**Required task**
Starting at the line with "What distance from the observer", transcribe each line through the final one, both included, and add nothing.

[START OF Data shown]

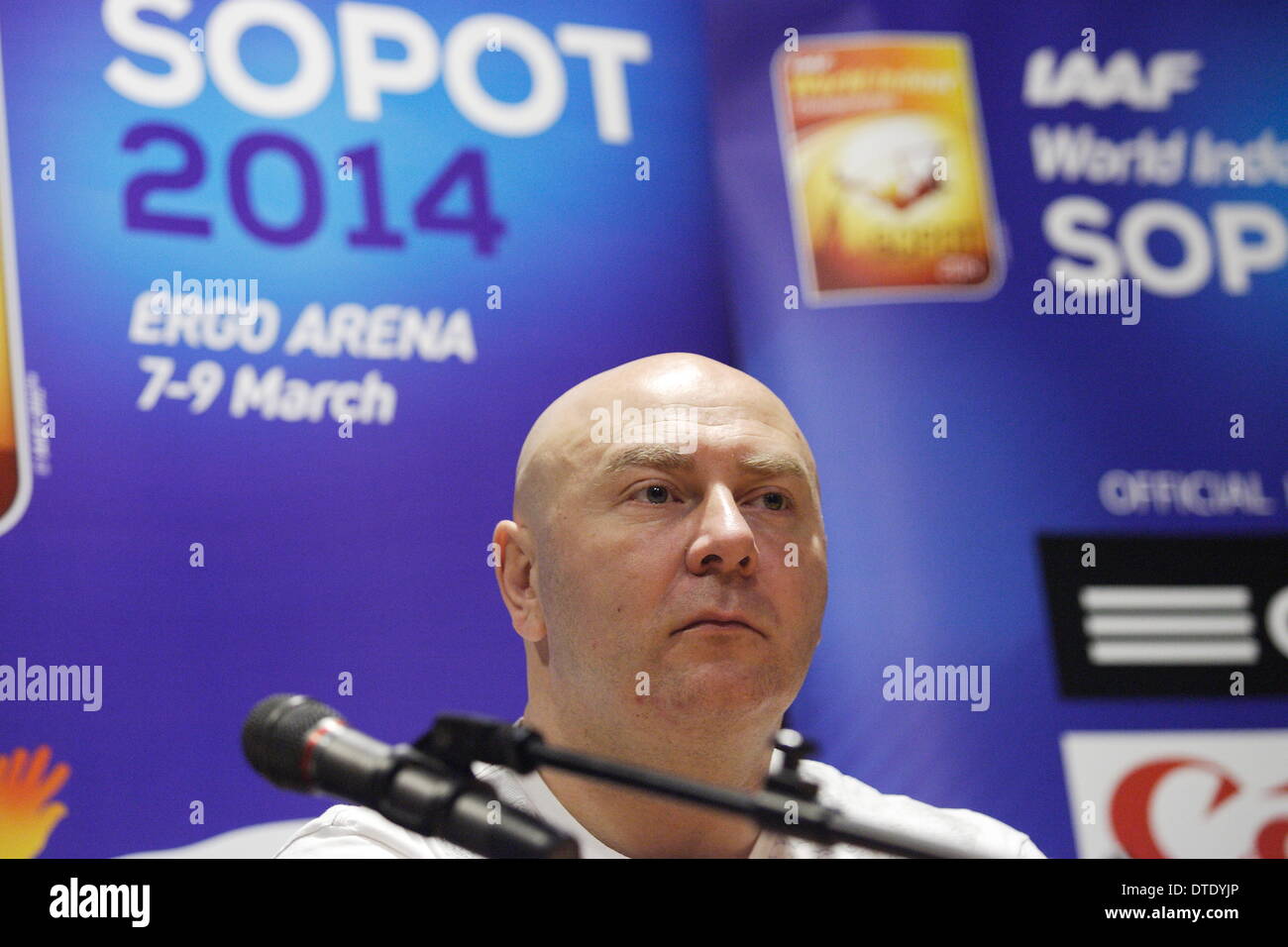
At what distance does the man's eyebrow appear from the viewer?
2.77 m

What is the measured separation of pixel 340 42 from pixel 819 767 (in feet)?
7.03

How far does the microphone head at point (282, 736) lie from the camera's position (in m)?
1.81

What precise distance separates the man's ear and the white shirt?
0.31 metres

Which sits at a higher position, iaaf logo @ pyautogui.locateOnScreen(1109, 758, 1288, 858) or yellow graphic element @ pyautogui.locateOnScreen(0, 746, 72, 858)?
yellow graphic element @ pyautogui.locateOnScreen(0, 746, 72, 858)

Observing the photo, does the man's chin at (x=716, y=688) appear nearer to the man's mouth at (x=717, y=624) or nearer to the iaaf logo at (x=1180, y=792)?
the man's mouth at (x=717, y=624)

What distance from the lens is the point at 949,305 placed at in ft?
A: 11.5

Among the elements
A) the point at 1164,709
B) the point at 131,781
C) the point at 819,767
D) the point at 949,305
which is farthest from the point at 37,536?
the point at 1164,709

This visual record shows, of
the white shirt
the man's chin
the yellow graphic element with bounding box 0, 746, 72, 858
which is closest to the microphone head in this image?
the white shirt

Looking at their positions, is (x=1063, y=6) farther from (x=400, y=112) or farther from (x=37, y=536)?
(x=37, y=536)

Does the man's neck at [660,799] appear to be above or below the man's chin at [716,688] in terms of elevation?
below

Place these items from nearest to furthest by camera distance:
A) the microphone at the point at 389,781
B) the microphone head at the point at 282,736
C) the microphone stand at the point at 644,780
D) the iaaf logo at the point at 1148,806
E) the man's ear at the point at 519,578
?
the microphone at the point at 389,781, the microphone stand at the point at 644,780, the microphone head at the point at 282,736, the man's ear at the point at 519,578, the iaaf logo at the point at 1148,806

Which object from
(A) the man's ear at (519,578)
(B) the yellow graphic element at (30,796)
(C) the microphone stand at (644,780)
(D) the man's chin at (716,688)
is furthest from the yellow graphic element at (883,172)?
(B) the yellow graphic element at (30,796)

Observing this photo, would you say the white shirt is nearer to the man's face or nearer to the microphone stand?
the man's face
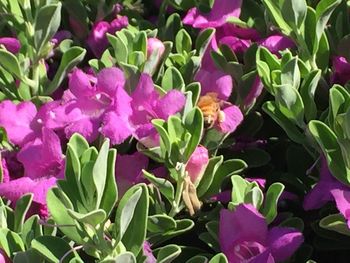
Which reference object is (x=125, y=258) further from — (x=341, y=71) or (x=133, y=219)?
(x=341, y=71)

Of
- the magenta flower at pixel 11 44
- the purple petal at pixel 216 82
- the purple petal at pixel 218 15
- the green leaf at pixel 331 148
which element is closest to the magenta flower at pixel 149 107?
the purple petal at pixel 216 82

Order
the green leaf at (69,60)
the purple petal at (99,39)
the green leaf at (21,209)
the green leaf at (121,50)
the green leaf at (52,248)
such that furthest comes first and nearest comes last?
the purple petal at (99,39) < the green leaf at (69,60) < the green leaf at (121,50) < the green leaf at (21,209) < the green leaf at (52,248)

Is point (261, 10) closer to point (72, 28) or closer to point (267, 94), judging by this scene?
point (267, 94)

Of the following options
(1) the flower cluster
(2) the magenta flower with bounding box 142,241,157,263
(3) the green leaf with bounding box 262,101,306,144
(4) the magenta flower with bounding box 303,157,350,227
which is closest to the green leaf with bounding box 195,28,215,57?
(1) the flower cluster

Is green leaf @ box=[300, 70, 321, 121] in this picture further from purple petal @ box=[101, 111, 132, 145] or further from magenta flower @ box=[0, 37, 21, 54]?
magenta flower @ box=[0, 37, 21, 54]

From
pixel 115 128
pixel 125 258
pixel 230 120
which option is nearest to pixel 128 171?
pixel 115 128

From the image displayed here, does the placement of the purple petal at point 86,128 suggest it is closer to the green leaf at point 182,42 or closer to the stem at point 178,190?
the stem at point 178,190

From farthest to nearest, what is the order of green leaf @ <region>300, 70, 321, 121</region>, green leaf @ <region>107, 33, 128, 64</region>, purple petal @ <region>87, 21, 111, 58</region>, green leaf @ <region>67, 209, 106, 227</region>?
purple petal @ <region>87, 21, 111, 58</region> → green leaf @ <region>107, 33, 128, 64</region> → green leaf @ <region>300, 70, 321, 121</region> → green leaf @ <region>67, 209, 106, 227</region>
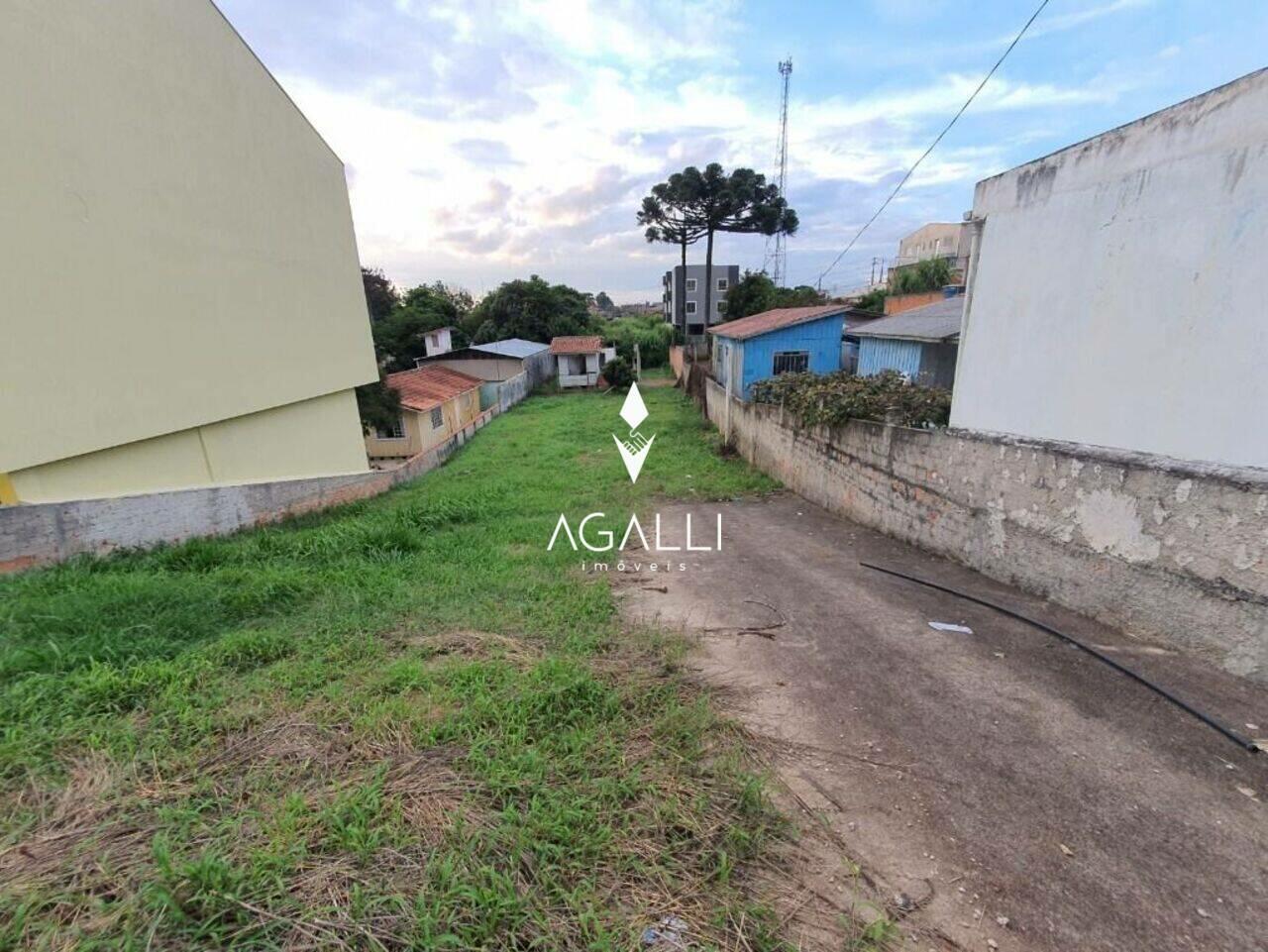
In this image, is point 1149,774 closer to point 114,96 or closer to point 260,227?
point 114,96

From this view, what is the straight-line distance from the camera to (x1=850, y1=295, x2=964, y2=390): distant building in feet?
34.9

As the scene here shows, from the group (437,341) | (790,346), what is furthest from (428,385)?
(790,346)

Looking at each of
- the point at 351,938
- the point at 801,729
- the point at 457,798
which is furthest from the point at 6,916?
the point at 801,729

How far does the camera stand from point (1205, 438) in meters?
3.94

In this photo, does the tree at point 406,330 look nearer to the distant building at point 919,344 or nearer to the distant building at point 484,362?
the distant building at point 484,362

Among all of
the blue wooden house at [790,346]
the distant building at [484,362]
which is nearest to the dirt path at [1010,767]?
the blue wooden house at [790,346]

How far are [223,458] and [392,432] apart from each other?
966cm

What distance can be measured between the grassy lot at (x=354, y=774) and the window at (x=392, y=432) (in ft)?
42.2

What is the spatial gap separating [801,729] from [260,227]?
10697 mm

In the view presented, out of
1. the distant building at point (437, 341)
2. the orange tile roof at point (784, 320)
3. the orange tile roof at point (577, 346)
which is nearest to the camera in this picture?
the orange tile roof at point (784, 320)

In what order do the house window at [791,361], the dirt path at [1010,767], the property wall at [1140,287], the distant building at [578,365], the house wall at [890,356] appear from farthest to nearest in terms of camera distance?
the distant building at [578,365]
the house window at [791,361]
the house wall at [890,356]
the property wall at [1140,287]
the dirt path at [1010,767]

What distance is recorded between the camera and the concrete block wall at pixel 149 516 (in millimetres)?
5273

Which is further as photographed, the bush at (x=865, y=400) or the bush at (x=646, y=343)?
the bush at (x=646, y=343)

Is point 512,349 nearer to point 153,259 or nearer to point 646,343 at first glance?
point 646,343
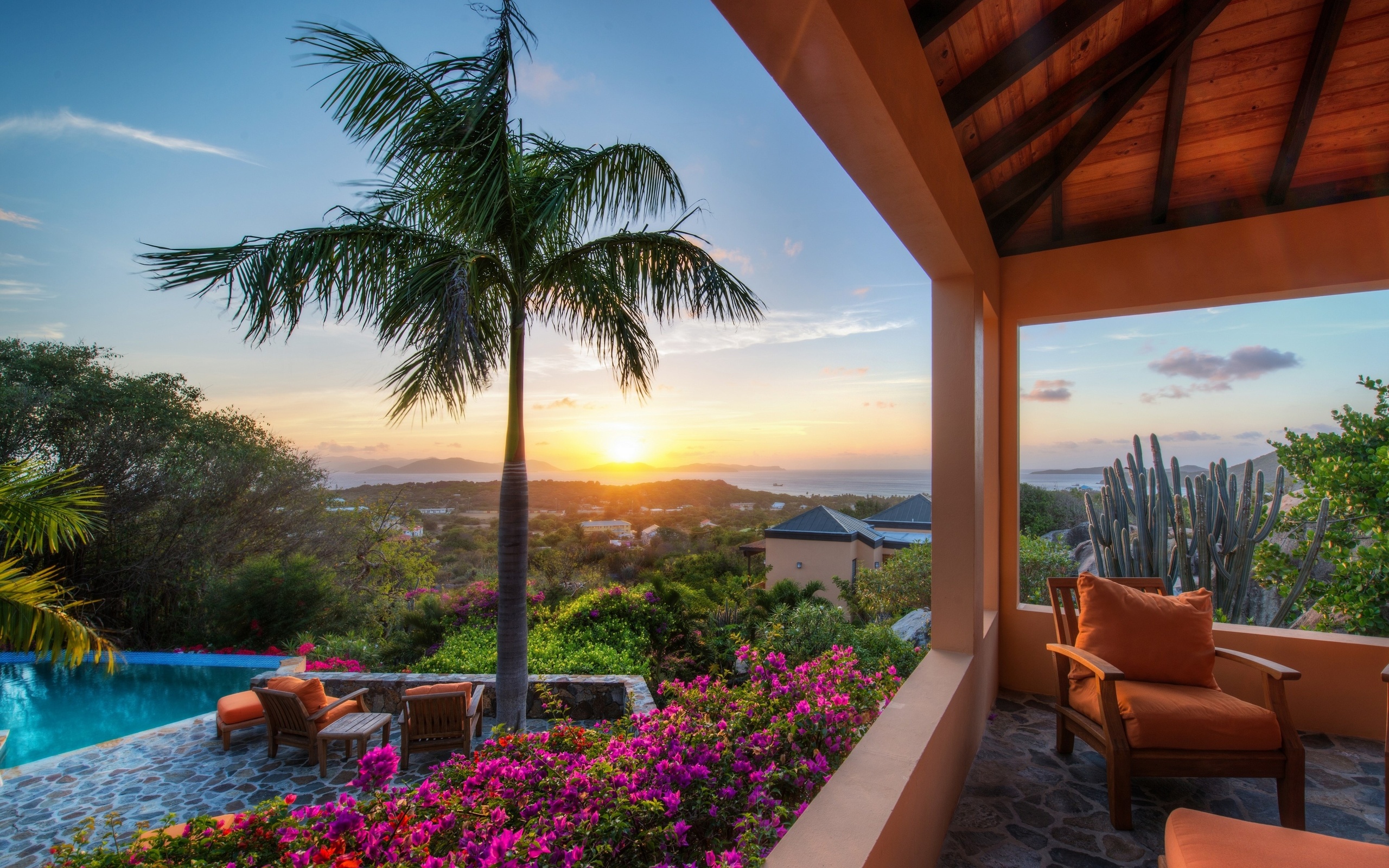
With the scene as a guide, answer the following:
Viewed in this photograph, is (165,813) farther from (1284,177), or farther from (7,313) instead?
(7,313)

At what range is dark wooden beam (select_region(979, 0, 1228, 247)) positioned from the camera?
8.32ft

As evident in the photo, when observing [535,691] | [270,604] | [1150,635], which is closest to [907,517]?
[535,691]

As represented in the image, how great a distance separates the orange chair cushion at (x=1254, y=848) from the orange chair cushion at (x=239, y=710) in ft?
20.6

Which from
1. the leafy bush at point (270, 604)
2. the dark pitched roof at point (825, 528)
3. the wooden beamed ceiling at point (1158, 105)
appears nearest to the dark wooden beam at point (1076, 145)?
the wooden beamed ceiling at point (1158, 105)

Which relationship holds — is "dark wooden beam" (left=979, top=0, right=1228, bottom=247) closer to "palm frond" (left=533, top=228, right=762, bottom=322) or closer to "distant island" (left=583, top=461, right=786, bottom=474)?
"palm frond" (left=533, top=228, right=762, bottom=322)

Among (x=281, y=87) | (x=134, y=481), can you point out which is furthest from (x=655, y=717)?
(x=134, y=481)

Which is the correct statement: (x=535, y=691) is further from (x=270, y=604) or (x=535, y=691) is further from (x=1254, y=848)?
(x=270, y=604)

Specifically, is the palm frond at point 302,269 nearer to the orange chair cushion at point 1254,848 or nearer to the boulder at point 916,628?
the orange chair cushion at point 1254,848

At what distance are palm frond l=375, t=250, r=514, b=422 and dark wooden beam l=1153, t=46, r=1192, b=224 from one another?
410 cm

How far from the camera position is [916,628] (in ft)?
18.8

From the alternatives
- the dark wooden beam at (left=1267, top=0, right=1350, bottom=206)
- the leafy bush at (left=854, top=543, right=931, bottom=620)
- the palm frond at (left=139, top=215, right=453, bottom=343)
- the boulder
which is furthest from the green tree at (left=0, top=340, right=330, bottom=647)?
the dark wooden beam at (left=1267, top=0, right=1350, bottom=206)

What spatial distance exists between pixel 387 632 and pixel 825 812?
368 inches

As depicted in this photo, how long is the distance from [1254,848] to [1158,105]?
10.9ft

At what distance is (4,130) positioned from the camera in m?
9.15
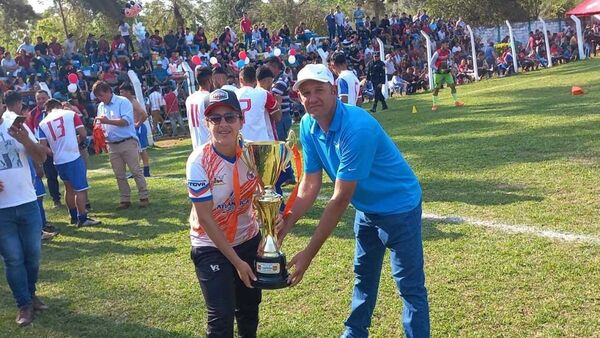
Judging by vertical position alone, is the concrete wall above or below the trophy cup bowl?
above

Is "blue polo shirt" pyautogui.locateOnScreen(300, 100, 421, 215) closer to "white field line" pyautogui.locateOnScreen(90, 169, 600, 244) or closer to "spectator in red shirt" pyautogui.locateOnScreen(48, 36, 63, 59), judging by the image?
"white field line" pyautogui.locateOnScreen(90, 169, 600, 244)

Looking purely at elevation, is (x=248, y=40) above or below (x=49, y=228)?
above

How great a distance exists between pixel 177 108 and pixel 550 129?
13.5 meters

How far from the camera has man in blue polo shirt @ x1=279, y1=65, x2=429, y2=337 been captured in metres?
3.12

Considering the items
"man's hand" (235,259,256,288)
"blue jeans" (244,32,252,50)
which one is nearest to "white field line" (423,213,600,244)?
"man's hand" (235,259,256,288)

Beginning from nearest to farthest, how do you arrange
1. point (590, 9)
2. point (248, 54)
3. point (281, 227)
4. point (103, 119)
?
point (281, 227) → point (103, 119) → point (590, 9) → point (248, 54)

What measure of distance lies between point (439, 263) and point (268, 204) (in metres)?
2.53

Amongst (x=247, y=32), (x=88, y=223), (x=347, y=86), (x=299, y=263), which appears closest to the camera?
(x=299, y=263)

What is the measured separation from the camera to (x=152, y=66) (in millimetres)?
24484

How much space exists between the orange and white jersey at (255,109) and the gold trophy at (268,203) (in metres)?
3.89

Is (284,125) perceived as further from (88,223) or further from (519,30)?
(519,30)

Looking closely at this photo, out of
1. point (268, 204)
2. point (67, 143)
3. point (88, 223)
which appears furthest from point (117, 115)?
point (268, 204)

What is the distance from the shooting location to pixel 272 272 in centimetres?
314

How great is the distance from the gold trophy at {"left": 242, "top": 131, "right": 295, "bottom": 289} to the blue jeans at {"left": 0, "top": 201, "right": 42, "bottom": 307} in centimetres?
252
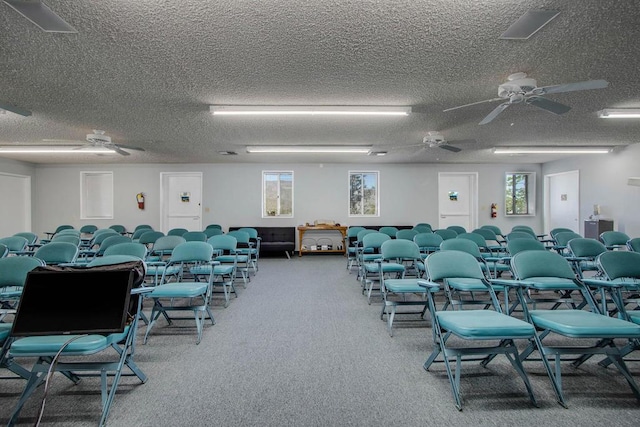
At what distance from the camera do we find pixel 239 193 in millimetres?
10375

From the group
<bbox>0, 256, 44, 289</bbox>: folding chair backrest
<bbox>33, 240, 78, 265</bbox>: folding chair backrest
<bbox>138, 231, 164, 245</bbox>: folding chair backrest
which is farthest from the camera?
<bbox>138, 231, 164, 245</bbox>: folding chair backrest

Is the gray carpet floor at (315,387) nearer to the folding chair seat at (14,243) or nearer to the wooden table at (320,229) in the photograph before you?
the folding chair seat at (14,243)

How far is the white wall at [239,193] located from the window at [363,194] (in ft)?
0.70

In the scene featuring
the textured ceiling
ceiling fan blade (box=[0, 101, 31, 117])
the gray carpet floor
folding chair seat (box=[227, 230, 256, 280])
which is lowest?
the gray carpet floor

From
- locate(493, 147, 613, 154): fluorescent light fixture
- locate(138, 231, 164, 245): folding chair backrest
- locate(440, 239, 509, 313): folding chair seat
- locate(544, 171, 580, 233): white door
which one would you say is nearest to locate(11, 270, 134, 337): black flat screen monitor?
locate(440, 239, 509, 313): folding chair seat

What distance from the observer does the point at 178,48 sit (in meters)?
3.06

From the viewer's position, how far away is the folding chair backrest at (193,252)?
13.8 feet

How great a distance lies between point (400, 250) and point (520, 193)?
27.4 ft

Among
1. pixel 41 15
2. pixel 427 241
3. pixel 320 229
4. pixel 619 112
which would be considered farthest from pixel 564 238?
pixel 41 15

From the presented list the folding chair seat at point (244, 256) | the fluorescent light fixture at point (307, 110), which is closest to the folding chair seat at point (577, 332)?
the fluorescent light fixture at point (307, 110)

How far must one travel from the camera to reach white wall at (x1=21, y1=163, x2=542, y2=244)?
10.3 meters

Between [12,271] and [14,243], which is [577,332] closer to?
[12,271]

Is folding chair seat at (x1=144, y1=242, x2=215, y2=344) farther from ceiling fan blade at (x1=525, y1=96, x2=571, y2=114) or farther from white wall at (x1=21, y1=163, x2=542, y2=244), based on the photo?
white wall at (x1=21, y1=163, x2=542, y2=244)

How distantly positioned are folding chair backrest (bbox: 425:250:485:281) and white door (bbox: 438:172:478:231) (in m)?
8.06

[END OF Data shown]

**Problem solution**
What distance from the observer does the point at 178,48 sit (in meters)?
3.06

From the viewer's position, how far away is the folding chair backrest at (193,252)?
13.8 feet

How great a distance lies between point (400, 250) and point (520, 193)?
27.4 ft

Among
1. pixel 41 15
2. pixel 427 241
3. pixel 320 229
4. pixel 619 112
which would be considered farthest from pixel 564 238?
pixel 41 15

From the presented list the folding chair seat at point (244, 256) | the fluorescent light fixture at point (307, 110), which is closest to the folding chair seat at point (577, 332)?
the fluorescent light fixture at point (307, 110)

How far must one travel from the camera to reach white wall at (x1=21, y1=163, x2=542, y2=244)?
10.3 meters

Between [12,271] and [14,243], which is [577,332] closer to?
[12,271]

Is folding chair seat at (x1=144, y1=242, x2=215, y2=344) farther from ceiling fan blade at (x1=525, y1=96, x2=571, y2=114) or farther from white wall at (x1=21, y1=163, x2=542, y2=244), based on the photo?
white wall at (x1=21, y1=163, x2=542, y2=244)

How distantly positioned are folding chair backrest (bbox: 425:250:485:281) and white door (bbox: 438:172:478:231) (in m)?
8.06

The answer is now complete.